Remember that famous scene from Star Trek II – Kirk and Khan are engaged in a classic submarine-style fight in a large gas cloud. Spock has analyzed Khan’s tactics and deduced that while Khan is genetically engineered to be brilliant, he is inexperienced. “He’s thinking two-dimensionally,” concludes Spock. Next we see the Enterprise rise up out of the depths of the cloud (relatively speaking) and get a sneak attack on Khan’s ship from behind.

While very dramatic, I always wondered how realistic that scene was. Is there a naive tendency to think two-dimensionally, even when flying out in space? Well, new evidence suggests that perhaps there is.

Neuroscientists have published a study in rats in which they look at the activation of two specialized types of neurons, grid cells and place cells, in rat brains as they navigate a three-dimensional space.

For background, place cells are special neurons that fire in relation to an object’s location. Grid cells fire in relation to an object’s distance. With direction and distance our brains can map where stuff is in relation to us and other stuff.

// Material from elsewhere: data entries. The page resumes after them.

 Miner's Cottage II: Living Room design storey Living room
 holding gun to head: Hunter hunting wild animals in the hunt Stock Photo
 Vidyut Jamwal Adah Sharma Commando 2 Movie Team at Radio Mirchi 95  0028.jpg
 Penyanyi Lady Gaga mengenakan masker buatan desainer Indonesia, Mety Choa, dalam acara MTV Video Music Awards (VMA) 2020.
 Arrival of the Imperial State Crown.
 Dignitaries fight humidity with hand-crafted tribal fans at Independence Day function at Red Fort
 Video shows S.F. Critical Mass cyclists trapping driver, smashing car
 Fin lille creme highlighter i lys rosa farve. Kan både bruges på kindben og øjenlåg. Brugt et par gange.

The research, however, has focused on two-dimensional location. Hayman and colleagues therefore decided to study place and grid cells in 3D apparatuses – a climbing wall and a vertical helix.

What they found was that the grid and place cells functioned as predicted in the horizontal plane. However, the grid cells (the ones that encode distance) fired very little or not at all in response to vertical distance. In other words – rat brains are good at mapping how far something is, but not how high it is.

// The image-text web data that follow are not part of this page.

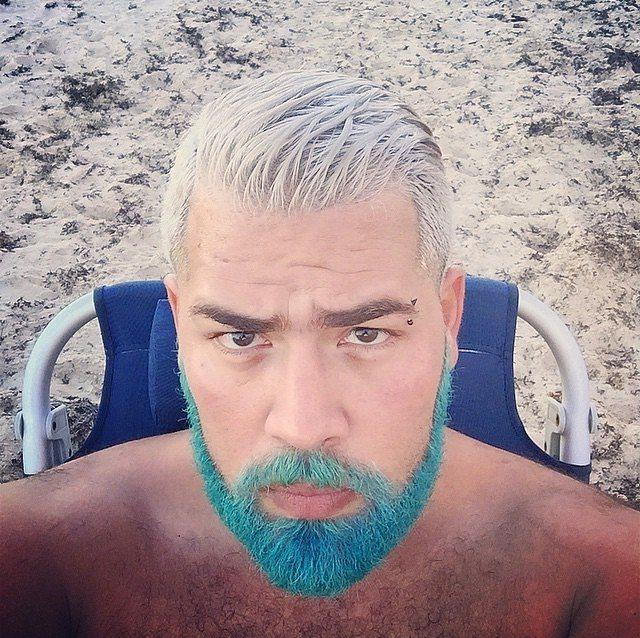 Kararsız kalındığında saç-sakal iki farklı renkte boyanabilir.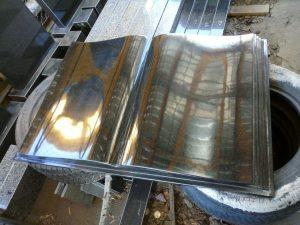 гранітна плита в формі книжки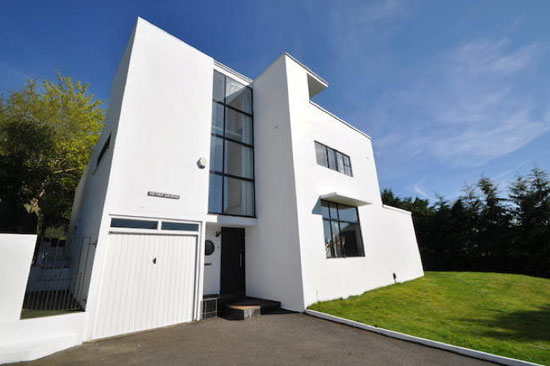 The First Sun House – 1930s Connell and Ward-designed modernist property in Amersham, Buckinghamshire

Of course, this is just one study in rats, so we need to explore this issue further, with different mammals (hopefully eventually humans) and in different experimental setups. The experimenters infer that what they found is generalizable to the mammalian brain. This is not unreasonable, but I wonder if primates who were adapted to living in trees developed more of a three-dimensional mental map. If so, did humans retain that enhanced vertical mapping, or did our ancestors lose it on the planes of Africa?

If we assume that the results of this study apply to humans, does that make sense in terms of our own experience. Obviously, we can think three-dimensionally – we can think about how high something is. But we may still retain a horizontal bias. It does seem as if we are more comfortable with the horizontal plane than the vertical dimension. The difference may be between having dedicated hardware that is very good at horizontal reasoning, and having to use more general cortical resources to transpose our spatial reasoning into the vertical dimension. This would give us the ability to map in 3D, but just better and more effortlessly in the horizontal plane.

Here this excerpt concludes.